From Slacker’s Jonathan Sasse in the LA Times:

“If you look at where broadcast radio is going, it looks like they’re trying to become what online radio used to be,”  Sasse said. “What we’re trying to become is what broadcast radio used to be, which is radio that’s expertly programmed and tailored to you. It used to be that when I came to a new town, I’d find an awesome station with a local DJ that talks about the music in my city, the concerts in my city and play some new music. Radio done right can be really good.
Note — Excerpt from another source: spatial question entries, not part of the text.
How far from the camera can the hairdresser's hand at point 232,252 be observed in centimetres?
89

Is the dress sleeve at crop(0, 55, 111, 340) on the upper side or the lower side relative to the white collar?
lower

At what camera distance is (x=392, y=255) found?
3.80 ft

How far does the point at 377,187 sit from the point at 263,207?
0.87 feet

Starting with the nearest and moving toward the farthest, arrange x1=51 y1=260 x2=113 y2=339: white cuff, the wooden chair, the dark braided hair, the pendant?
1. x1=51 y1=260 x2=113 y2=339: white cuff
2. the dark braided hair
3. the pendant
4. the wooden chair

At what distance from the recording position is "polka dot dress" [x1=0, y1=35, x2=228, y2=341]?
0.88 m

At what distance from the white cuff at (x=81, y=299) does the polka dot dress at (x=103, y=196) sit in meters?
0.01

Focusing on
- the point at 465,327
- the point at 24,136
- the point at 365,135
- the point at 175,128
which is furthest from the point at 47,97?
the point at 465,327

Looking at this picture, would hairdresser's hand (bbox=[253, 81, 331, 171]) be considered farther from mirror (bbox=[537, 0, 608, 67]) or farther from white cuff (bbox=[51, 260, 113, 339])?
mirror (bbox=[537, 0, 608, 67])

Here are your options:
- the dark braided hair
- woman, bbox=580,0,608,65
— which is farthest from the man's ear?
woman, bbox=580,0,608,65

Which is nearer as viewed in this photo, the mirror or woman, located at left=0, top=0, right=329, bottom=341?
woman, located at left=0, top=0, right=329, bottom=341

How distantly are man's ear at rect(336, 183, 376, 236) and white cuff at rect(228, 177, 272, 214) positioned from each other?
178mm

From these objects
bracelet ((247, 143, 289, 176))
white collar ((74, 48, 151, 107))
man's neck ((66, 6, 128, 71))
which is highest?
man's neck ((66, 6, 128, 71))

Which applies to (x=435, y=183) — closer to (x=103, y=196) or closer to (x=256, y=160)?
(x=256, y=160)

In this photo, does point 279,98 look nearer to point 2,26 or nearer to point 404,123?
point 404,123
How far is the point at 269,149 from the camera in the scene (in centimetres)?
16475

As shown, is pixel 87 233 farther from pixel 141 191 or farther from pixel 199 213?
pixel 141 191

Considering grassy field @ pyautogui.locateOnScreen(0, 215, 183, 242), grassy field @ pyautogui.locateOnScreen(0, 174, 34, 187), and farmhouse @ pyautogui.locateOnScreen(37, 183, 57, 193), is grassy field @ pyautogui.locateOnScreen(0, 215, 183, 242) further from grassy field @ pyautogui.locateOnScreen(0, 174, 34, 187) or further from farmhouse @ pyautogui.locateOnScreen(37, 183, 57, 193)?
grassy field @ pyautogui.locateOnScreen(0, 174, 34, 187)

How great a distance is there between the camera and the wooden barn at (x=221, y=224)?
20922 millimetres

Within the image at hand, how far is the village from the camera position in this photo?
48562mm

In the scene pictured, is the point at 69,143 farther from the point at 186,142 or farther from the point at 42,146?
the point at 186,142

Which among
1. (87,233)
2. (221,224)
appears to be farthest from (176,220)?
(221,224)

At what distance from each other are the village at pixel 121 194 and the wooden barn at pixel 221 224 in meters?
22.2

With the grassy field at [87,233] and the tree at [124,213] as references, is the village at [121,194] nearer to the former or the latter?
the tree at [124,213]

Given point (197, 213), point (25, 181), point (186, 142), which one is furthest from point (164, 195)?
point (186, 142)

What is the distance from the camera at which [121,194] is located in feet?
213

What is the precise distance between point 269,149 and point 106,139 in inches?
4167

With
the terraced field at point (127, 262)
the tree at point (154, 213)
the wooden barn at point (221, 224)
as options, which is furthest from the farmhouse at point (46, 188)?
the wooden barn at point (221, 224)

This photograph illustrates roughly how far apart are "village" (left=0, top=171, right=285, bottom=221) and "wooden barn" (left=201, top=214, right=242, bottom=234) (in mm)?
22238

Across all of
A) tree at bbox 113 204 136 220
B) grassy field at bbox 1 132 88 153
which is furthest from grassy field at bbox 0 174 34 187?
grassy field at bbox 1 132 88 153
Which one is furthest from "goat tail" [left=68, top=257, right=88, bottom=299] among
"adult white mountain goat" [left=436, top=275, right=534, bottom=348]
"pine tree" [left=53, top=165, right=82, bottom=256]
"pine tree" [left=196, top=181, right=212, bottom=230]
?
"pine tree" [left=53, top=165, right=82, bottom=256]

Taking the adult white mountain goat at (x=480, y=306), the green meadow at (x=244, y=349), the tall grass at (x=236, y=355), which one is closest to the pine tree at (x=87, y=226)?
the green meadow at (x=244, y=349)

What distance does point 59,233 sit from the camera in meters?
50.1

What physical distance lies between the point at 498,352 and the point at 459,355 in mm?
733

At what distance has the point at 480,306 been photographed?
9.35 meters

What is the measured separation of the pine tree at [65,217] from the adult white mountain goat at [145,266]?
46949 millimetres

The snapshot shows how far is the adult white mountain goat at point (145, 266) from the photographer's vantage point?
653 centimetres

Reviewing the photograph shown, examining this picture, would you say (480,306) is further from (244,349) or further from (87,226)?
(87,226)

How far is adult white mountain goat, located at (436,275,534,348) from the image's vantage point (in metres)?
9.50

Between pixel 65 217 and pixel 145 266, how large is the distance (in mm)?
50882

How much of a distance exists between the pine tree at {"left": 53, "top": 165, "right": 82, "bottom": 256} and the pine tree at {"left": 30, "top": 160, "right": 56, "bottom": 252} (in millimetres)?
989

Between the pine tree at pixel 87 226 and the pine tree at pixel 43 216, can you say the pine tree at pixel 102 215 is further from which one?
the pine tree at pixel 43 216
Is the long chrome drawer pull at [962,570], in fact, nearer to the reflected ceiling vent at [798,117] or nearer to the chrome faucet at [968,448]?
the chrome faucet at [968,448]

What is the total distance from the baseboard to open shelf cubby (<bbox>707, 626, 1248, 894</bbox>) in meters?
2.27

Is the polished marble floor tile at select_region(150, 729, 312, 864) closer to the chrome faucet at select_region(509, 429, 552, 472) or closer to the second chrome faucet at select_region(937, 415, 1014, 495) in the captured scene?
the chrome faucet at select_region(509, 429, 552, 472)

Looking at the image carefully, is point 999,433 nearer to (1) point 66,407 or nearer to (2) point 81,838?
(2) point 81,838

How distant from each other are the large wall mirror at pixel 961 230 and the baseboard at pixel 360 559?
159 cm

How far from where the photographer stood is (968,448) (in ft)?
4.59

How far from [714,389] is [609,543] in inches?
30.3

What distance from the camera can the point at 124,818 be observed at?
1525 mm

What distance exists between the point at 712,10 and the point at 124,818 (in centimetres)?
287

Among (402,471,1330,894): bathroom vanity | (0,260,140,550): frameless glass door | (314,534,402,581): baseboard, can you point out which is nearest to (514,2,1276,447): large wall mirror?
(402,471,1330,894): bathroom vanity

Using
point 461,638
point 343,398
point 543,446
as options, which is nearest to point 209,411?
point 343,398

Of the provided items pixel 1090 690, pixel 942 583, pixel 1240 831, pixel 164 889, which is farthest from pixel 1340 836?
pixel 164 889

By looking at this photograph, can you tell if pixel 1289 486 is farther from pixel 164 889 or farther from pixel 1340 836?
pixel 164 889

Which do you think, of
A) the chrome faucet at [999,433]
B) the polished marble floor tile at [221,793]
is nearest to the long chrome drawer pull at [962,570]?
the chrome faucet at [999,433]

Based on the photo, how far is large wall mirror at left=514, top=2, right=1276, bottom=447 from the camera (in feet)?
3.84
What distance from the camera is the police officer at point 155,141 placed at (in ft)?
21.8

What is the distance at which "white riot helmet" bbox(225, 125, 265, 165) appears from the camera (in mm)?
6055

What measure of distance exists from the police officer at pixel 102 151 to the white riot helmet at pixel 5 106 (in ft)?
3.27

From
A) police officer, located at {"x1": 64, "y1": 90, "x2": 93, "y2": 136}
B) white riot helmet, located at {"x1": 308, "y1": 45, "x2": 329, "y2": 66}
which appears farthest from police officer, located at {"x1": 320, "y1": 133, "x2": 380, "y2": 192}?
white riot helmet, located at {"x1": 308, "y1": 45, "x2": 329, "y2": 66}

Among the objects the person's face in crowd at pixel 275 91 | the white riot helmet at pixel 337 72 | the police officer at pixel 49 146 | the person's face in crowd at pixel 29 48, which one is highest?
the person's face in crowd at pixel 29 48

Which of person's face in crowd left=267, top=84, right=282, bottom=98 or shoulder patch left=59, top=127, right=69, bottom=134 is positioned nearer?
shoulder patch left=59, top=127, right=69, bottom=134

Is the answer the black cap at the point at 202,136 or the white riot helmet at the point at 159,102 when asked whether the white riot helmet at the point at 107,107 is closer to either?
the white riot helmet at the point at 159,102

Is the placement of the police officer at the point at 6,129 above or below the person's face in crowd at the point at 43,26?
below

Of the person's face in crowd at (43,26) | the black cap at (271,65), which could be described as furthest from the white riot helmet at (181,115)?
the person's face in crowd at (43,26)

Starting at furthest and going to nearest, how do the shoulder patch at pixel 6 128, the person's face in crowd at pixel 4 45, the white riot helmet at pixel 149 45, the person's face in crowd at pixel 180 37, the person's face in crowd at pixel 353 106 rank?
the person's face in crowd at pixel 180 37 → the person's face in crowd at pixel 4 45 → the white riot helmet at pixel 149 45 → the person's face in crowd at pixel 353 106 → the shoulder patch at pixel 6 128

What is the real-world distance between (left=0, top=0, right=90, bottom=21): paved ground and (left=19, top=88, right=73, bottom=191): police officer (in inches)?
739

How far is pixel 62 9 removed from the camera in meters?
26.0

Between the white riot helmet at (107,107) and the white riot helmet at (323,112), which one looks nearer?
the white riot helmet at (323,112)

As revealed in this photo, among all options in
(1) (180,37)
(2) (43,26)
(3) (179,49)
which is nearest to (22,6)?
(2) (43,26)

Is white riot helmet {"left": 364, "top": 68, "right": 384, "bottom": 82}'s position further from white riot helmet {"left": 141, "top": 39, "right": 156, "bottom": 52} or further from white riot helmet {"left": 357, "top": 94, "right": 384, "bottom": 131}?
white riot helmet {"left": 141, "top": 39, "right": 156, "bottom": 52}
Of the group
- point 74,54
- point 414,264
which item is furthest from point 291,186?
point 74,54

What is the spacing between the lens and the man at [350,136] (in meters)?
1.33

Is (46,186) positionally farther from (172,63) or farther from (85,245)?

And broadcast radio is really missing out, because they’ve just turned into generic hit machines.”

This quotation has caused more than a little bristling among broadcasters.

I know Jonathan.  I haven’t asked him about this, but I suspect that he would not want to characterize his comments as an attack on radio.  He’s just trying to paint the Slacker picture with a broad brush and sometimes contrast can get ugly.  The guys at Slacker have great respect for radio and the people who toil away at it – which explains why Slacker subcontracts to so many of those radio professionals to program their channels (oops, your secret is out, radio programmers).

He is certainly right that broadcast radio is missing out in the sense that if a broadcaster has a relationship with a consumer it seems to me, at the very least, it’s that broadcaster’s obligation to fulfill the audio-related needs and wants of that consumer across whatever platform and via whatever form that consumer wants.  And if that consumer wants to take control of the radio – literally – then so be it.

This is why the kerfuffle about whether, for example, Pandora IS or IS NOT radio is so dangerous.  As I have argued, Pandora (and Slacker et. al.) definitely are radio and radio is Pandora.  Eric Rhoads at Radio Ink thinks otherwise, but Eric is dead wrong.

Among other things, Eric argues that Pandora is trivial in the context of the much larger radio industry.  This is classic rear-view thinking.  We’re big, they’re small, so what’s the fuss?  I am certain this is exactly what the newspaper folks said.  Ditto the music labels and the movie studios.

I’m not going to trudge through every point of Eric’s piece with a rebuttal because that would only bore both you and me (I actually drafted that rebuttal and it DID bore me).  But suffice it to say, if broadcasters don’t recognize that the definition of “radio” is a lot bigger tomorrow than it was yesterday, we will only enlarge the opportunity for radio “alternatives” to compete and thrive.

Diminishing the competition is stupid.  Joining them on their trajectory is smart.

A much-expanded definition of radio which includes Pandora and their like is a destination.

And you can’t reach it until you see it on the map or over the horizon in all its multi-flavored variety and fabulous glory.